+++ RAW DATA +++

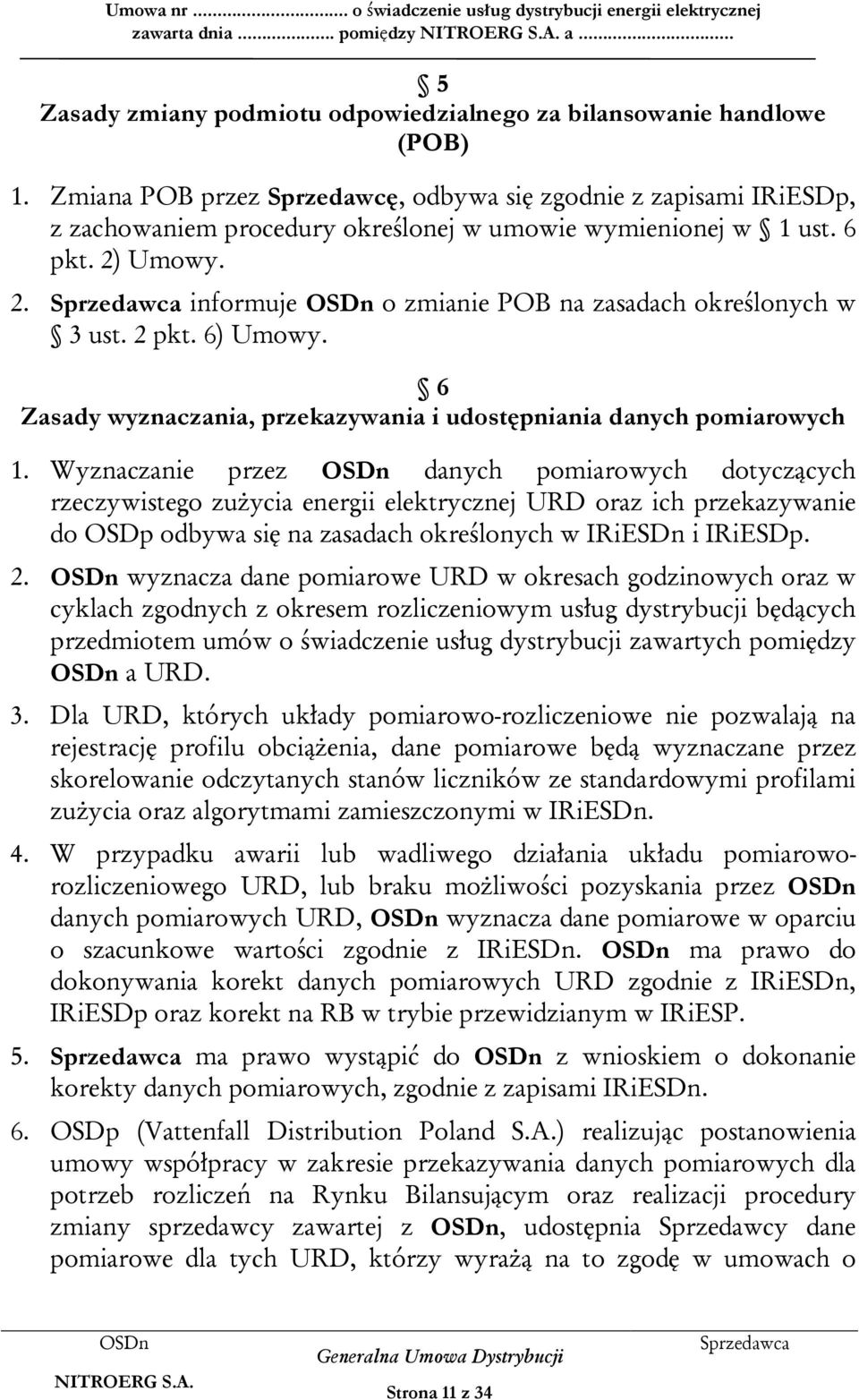 2 pkt. 6) Umowy. 6 Zasady wyznaczania, przekazywania i udostępniania danych pomiarowych 1.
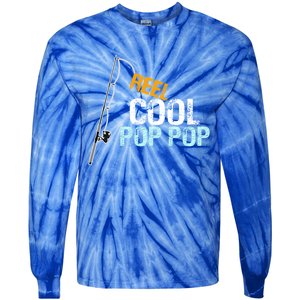 Poppop Gift From Granddaughter Grandson Reel Cool Pop Pop Cute Gift Tie-Dye Long Sleeve Shirt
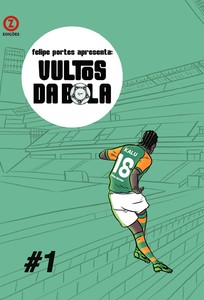 Vultos da Bola #1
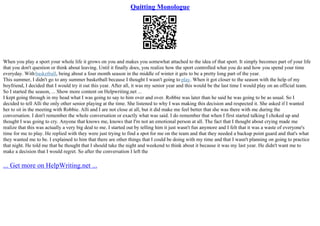 Quitting Monologue
When you play a sport your whole life it grows on you and makes you somewhat attached to the idea of that sport. It simply becomes part of your life
that you don't question or think about leaving. Until it finally does, you realize how the sport controlled what you do and how you spend your time
everyday. Withbasketball, being about a four month season in the middle of winter it gets to be a pretty long part of the year.
This summer, I didn't go to any summer basketball because I thought I wasn't going to play. When it got closer to the season with the help of my
boyfriend, I decided that I would try it out this year. After all, it was my senior year and this would be the last time I would play on an official team.
So I started the season, ... Show more content on Helpwriting.net ...
I kept going through in my head what I was going to say to him over and over. Robbie was later than he said he was going to be as usual. So I
decided to tell Alli the only other senior playing at the time. She listened to why I was making this decision and respected it. She asked if I wanted
her to sit in the meeting with Robbie. Alli and I are not close at all, but it did make me feel better that she was there with me during the
conversation. I don't remember the whole conversation or exactly what was said. I do remember that when I first started talking I choked up and
thought I was going to cry. Anyone that knows me, knows that I'm not an emotional person at all. The fact that I thought about crying made me
realize that this was actually a very big deal to me. I started out by telling him it just wasn't fun anymore and I felt that it was a waste of everyone's
time for me to play. He replied with they were just trying to find a spot for me on the team and that they needed a backup point guard and that's what
they wanted me to be. I explained to him that there are other things that I could be doing with my time and that I wasn't planning on going to practice
that night. He told me that he thought that I should take the night and weekend to think about it because it was my last year. He didn't want me to
make a decision that I would regret. So after the conversation I left the
... Get more on HelpWriting.net ...
 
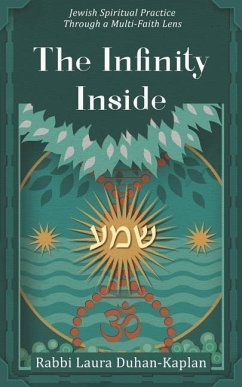 The Infinity Inside: Jewish Spiritual Practice through a Multi-faith Lens - Duhan-Kaplan, Laura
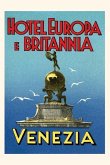 Vintage Journal Hotel Europa e Britannia, Venice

+++

[WHAT YOU HAVE TO DO]: Quote the lines above exactly, starting with the one that has "Vultos da Bola #1" and ending with the one that has "decided to tell"; drop the pictures and include nothing else.

[EXERCISE ANSWER]:
 Vultos da Bola #1
 Quitting Monologue
When you play a sport your whole life it grows on you and makes you somewhat attached to the idea of that sport. It simply becomes part of your life
that you don't question or think about leaving. Until it finally does, you realize how the sport controlled what you do and how you spend your time
everyday. Withbasketball, being about a four month season in the middle of winter it gets to be a pretty long part of the year.
This summer, I didn't go to any summer basketball because I thought I wasn't going to play. When it got closer to the season with the help of my
boyfriend, I decided that I would try it out this year. After all, it was my senior year and this would be the last time I would play on an official team.
So I started the season, ... Show more content on Helpwriting.net ...
I kept going through in my head what I was going to say to him over and over. Robbie was later than he said he was going to be as usual. So I
decided to tell Alli the only other senior playing at the time. She listened to why I was making this decision and respected it. She asked if I wanted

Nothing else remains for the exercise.